It is cold in Crisfield. Cold and gray and lonely. When asked about the Saturday afternoon crowds, Carolyn Marquis, who owns Chesapeake Brewing Company with her husband David, shrugs. Crisfield is deathly quiet in the off-season; in fact the Blue Crab Cafe, where the brewery is housed, is apparently the only year round restaurant. Carolyn’s shrug said that winter is for locals and brutal winter afternoons are for hardy locals.

Or newbies.

A couple jumpstarting their weekend joined us at the bar. He was from D.C. via Germany. She, comparatively, was a local. They were excited to be in out of the cold, and excited to have stumbled upon the brewery.

“I thought, at first, your sign was advertising a brewery that was someplace else,” the visitor said. His accent was subtle enough that he could have passed for Austrian. But, being a good German, he announced the fact before praising the beer he was drinking.
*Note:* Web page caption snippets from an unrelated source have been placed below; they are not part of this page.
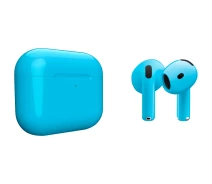 Купить - наушники  Наушники Apple AirPods 4 Light Blue Gloss (MXP63) [118517]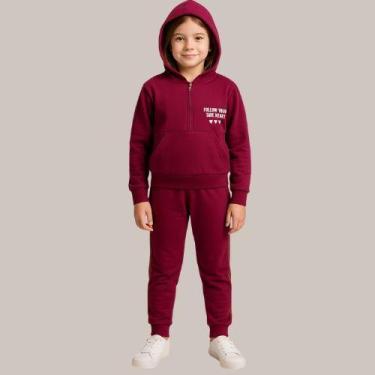 Imagem de Conjunto Feminino Infantil com Capuz e Zíper Kely & Kety, 14, Ripe plu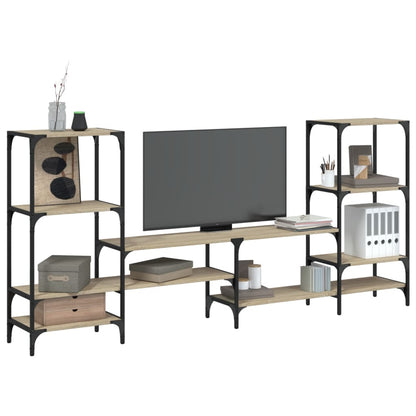Tv Skříňka 206,5 X 28,5 X 95 Cm Kompozitní Dřevo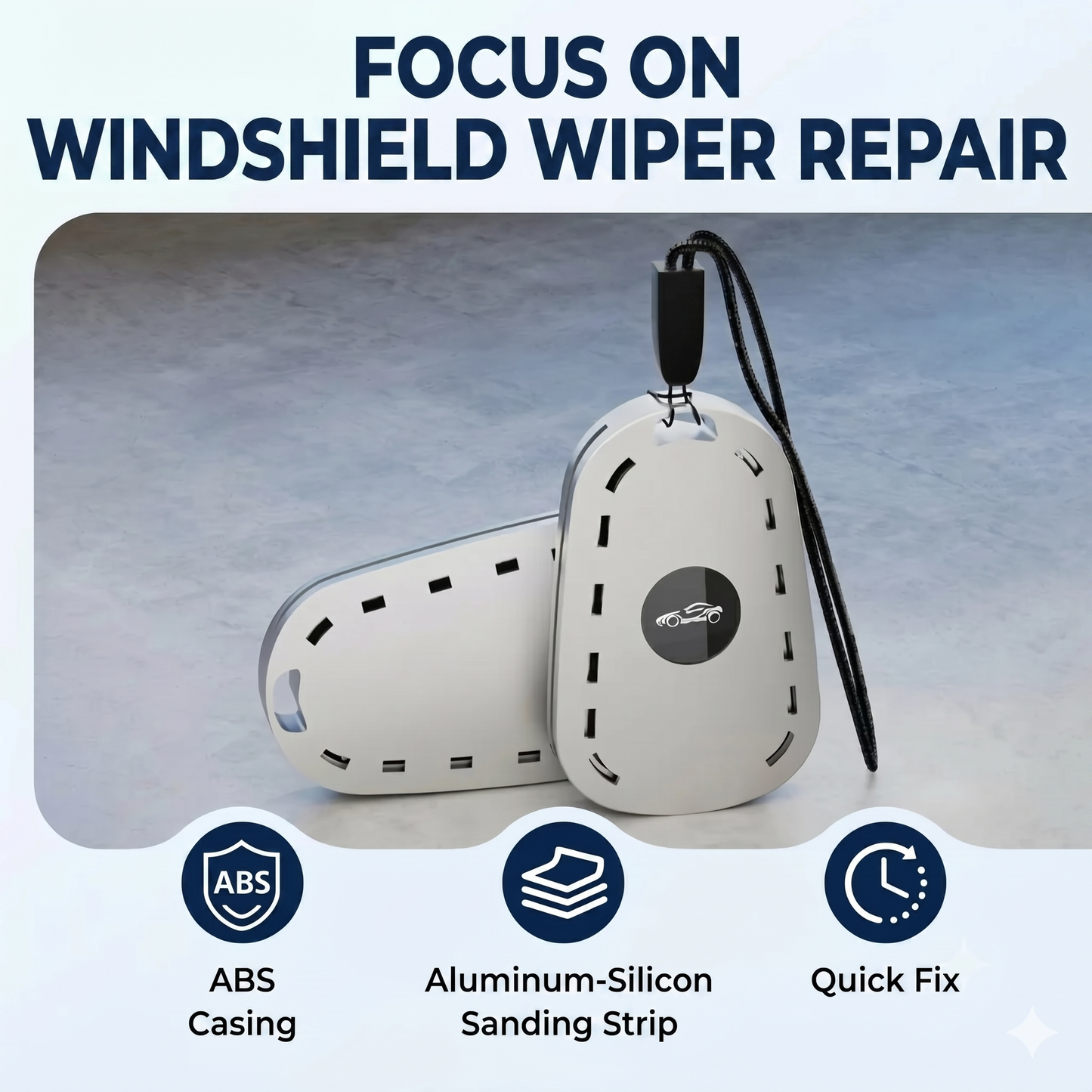 Universal windshield wiper repair tool restores worn rubber blades in 30 seconds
The couple shared a flight. He started from the dark end and worked down, she from the light end. As it turned out, the feminine half of the couple would nurse the pale ale as her escort burned through the Oyster Stout, DIPA and Amber.

The Oyster Stout at Chesapeake Brewing Company is outstanding. Mineral-y (the other descriptor I lighted upon “dirt, but in a good way” just didn’t get at it) with a rich smoke aspect  that tips neither toward bitter nor sweet, it shouldn’t even count as a prediction that this will emerge as the brewery’s breakout beer.

It was good enough to make the German philosophical enough to attack and defend the Reinheitsgebot (German beer purity laws) in the same breath: “In Germany, this would be a malt liquor.”

Even as Stone opens in Germany, (sidenote: every second Stone doesn’t employ Billy Dee Williams as their German spokesperson is a wasted second) the notion of American experimentalism is spreading around the globe. If you walk in to any local brewery, even one in the (apparently) empty town of Crisfield, you expect to be able to drink at least one challenging beer and one accessible beer. America joined much of Europe when it began embracing beers with body and complexity, and this is what has opened minds all over the planet to the possibilities of American beers.

But David and Carolyn are part of another returning trend that is really exciting—the mom and pop brewpub. Restaurants are done dipping their toes into craft beer culture. Most anyone who patronizes an independent restaurant is going to expect the place to have craft beer. As an accomplished homebrewer (and baker, apparently) David took the next logical step and begin brewing on a three barrel system. There were some bumps between the earliest batches before the current lineup was decided upon, but the brewery now sells its beers alongside the best the region has to offer.

The emerging trend might help save the independent American restaurant that is under continued chain restaurant assault. “House beer” is common, generally well received and, critically, has a fantastic profit margin. Plus, regionally they work well together. In the case of the Shore, places like Specific Gravity, Fagers and even Seacrets have become as enthusiastic promoters of drinking locally as they have been of eating locally.

Seeing first hand as local restaurants and brewers lock arms and work together for the region’s success as well as for one another’s success, is a great reminder about how far we’ve come as a culinary destination in the last decade, and how open is the future.